On parle peu de l’hygiène intime qui demeure un sujet quelque peu tabou, et pourtant cette dernière revêt une grande importance, tout comme les autres soins médicaux qui concernent notre intimité. La région ano-génitale a la particularité d’être un lieu de communication entre le monde environnant et les organes internes, à savoir les appareils urinaire, digestif et génital, de par la présence de l’abouchement de ces conduits naturels dans cette région (urètre, anus, vagin), comme l’expliquent les spécialités. Le corps a ses propres moyens de défense naturels, pourvu qu’il ne soit débordé par la création de conditions défavorables, soit par défaut, soit par excès d’hygiène locale. Mais c’est surtout la malpropreté (défaut d’hygiène) de cette partie du corps ou au contraire l’excès qui créent les conditions favorables à l’apparition de certaines infections. Quels sont, donc, les gestes quotidiens adéquats à respecter, les produits à utiliser pour se protéger de certaines pathologies ? Dr Amel Lahrèche nous répond.
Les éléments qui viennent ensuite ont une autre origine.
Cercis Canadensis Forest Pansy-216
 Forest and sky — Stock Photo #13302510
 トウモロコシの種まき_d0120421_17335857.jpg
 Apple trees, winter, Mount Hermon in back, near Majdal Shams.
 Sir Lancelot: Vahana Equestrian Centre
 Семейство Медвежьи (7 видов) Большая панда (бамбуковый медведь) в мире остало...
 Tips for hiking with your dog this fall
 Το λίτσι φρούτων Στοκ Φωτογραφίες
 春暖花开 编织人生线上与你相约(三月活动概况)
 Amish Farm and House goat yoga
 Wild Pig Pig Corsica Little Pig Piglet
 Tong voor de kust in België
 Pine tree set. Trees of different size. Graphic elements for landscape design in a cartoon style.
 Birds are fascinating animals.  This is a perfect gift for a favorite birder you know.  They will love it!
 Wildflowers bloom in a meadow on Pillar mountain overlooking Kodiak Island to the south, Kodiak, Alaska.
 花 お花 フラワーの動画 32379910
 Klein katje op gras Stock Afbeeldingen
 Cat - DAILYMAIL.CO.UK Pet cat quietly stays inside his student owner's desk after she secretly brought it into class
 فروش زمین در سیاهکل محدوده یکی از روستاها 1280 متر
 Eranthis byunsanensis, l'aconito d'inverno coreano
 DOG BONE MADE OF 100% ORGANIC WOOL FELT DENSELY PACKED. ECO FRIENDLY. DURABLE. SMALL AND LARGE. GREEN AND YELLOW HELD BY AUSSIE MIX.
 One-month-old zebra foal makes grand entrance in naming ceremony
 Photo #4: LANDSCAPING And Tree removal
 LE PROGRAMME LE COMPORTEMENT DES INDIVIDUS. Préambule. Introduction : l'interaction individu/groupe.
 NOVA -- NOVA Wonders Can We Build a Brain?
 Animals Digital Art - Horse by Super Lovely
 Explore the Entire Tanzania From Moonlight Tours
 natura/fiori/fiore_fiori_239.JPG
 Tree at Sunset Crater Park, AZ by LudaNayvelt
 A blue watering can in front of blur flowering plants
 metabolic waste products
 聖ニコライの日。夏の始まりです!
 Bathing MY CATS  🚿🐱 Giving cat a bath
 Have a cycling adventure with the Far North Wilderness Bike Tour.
Midi Libre : Pouvez-vous nous donner une brève explication de ce qu’est la flore vaginale ?
Dr Amel Lahrèche : Tout d’abord, il faut commencer par dire et surtout comprendre que la meilleure défense de la femme contre les infections reste sa propre flore vaginale ! Mais bien sûr, une flore normale est celle qui est en état d’équilibre. Comme toute cavité ouverte sur le milieu extérieur, le vagin est une cavité septique. La composition microbienne de la flore vaginale normale d’une femme en âge de procréer est faite d’un mélange savant de 8 à 10 germes en équilibre. Le bacille de Döderlein y est dominant… C’est la bactérie amie de la femme et son bouclier protecteur (en dehors des infections sexuellement transmissibles bien sûr). La flore vaginale est fragile et doit être respectée au quotidien. Un excès ou une mauvaise hygiène intime peuvent alors entraîner certaines infections et autre inconfort. Des odeurs, en passant par les sécrétions naturelles, nombre de femmes se disent gênées et n’hésitent pas à user, voire abuser, de toilettes intimes excessives plusieurs fois par jour. D’autres usent et abusent de toilettes vaginales qui s’avèrent parfois dangereuses, notamment lors de la grossesse. De récentes études ont incriminé cette toilette profonde dans certaines prématurités et infections néo-natales.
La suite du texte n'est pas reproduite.